# He's Baaacccckkk!



## Pike Eyes (Jul 9, 2008)

Well my turkey I shot last year here in Michigan finally came home yesterday. This is the pose that made him a rockstar! He learned love will get ya in trouble everytime. LOL


----------



## chdlucas (Sep 26, 2008)

Pike Eyes said:


> Well my turkey I shot last year here in Michigan finally came home yesterday. This is the pose that made him a rockstar! He learned love will get ya in trouble everytime. LOL


Very nice looking mount you got there!
_Posted via Mobile Device_


----------



## old graybeard (Jan 19, 2006)

Looks great, congrats!


----------



## kmac5 (Nov 18, 2005)

Nice, have not seen a mount with the neck streched like that very cool.


----------



## Wall-llard Willie (Sep 10, 2004)

I was just talking to our taxidermist yesterday about my son's bird and he mentioned a cool mount, it having them gobbling.

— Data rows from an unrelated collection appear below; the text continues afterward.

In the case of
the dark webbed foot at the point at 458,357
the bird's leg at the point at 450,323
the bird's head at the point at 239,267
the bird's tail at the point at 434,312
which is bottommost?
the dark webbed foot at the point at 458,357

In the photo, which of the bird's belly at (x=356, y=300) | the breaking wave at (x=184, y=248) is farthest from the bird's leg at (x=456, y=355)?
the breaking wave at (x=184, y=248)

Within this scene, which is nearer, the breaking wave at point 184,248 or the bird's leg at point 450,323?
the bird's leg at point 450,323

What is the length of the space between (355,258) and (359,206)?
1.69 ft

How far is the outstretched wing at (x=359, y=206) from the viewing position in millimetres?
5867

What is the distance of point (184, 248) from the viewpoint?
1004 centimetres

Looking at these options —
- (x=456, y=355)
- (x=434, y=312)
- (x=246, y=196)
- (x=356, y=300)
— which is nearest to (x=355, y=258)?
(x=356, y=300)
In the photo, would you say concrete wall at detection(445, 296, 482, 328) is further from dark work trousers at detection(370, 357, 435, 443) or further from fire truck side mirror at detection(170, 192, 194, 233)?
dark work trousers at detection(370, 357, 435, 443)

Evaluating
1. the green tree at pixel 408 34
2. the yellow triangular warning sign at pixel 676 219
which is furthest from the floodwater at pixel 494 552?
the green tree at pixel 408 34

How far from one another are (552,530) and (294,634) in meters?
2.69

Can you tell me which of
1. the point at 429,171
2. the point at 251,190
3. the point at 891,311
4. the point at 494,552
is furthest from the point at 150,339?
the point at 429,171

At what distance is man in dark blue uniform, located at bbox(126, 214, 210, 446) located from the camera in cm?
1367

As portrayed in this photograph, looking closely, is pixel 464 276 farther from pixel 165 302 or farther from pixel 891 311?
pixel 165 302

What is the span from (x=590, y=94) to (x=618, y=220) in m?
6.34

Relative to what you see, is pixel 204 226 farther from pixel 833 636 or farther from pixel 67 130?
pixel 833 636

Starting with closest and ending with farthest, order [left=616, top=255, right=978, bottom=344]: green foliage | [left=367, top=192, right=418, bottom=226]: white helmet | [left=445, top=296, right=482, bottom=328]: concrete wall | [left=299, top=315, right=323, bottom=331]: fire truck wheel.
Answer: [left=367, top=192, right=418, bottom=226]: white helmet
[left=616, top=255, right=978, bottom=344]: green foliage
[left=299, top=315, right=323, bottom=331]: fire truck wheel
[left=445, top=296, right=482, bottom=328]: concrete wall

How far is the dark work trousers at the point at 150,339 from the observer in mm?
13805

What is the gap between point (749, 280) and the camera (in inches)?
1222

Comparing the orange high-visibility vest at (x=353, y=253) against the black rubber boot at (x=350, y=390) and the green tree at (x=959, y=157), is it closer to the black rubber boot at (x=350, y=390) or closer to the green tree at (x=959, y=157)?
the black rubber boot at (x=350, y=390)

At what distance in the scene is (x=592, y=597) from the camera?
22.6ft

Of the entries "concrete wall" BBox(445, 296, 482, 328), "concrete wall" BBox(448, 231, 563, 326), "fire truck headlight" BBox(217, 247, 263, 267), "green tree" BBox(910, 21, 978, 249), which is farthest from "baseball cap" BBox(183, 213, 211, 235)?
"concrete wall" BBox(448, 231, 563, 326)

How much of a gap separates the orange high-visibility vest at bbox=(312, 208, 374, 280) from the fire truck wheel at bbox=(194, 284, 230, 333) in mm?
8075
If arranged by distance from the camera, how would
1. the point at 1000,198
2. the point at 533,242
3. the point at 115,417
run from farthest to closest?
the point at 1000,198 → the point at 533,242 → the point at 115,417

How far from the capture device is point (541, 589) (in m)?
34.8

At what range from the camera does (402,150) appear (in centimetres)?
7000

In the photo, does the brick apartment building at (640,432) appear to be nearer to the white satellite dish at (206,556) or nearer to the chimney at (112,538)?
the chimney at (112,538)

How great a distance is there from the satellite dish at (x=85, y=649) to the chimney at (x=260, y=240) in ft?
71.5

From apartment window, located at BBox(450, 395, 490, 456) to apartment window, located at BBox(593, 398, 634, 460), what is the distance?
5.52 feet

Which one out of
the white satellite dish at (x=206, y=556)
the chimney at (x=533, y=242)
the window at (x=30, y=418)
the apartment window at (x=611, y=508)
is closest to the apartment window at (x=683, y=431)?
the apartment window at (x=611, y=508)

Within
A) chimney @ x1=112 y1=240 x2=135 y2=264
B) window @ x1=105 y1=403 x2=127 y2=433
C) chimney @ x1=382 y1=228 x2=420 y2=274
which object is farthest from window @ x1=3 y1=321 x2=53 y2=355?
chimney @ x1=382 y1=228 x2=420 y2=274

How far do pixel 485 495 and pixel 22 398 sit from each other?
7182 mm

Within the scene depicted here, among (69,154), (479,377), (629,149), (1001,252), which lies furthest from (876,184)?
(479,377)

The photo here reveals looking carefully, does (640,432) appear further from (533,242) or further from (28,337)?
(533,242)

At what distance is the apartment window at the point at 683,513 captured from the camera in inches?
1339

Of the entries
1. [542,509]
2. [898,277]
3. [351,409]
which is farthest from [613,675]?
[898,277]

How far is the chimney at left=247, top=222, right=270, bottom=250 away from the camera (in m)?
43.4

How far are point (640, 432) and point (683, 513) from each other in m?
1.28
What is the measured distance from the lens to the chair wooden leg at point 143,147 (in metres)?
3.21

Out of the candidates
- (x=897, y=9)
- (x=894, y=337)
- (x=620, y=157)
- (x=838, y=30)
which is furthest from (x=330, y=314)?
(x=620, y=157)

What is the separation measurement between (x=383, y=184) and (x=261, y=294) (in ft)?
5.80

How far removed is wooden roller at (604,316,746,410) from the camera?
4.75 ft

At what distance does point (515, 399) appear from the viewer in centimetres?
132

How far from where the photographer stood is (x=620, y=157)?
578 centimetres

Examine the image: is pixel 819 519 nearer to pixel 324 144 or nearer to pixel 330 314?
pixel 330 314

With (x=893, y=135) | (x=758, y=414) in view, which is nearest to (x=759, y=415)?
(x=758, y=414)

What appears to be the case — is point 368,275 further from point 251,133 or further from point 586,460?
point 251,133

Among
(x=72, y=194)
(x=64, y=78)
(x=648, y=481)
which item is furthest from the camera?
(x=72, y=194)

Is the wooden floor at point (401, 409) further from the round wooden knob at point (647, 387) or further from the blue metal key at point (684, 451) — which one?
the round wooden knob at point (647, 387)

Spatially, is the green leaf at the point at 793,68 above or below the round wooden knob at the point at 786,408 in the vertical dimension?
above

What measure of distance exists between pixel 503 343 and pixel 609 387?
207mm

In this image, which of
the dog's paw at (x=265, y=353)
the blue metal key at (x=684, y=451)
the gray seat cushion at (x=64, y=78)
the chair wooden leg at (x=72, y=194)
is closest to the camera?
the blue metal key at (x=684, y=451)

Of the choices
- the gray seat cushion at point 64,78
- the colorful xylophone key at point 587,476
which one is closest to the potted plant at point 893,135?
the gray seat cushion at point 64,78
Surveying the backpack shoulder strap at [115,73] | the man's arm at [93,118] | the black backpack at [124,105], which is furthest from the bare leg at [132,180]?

My son wants a full strut which is fine with me, his bird, his money but I told him to at least listen to the taxidermist and let him show you some different options before making that decision. After seeing yours I'll push a little harder. VERY NICE.


----------



## Pike Eyes (Jul 9, 2008)

Thanks a lot guys. I really happy how he turned out. It is the most favorite hunt all species all time. He was a great bird to mount. Hey and now I have someone to watch tv with. lol


----------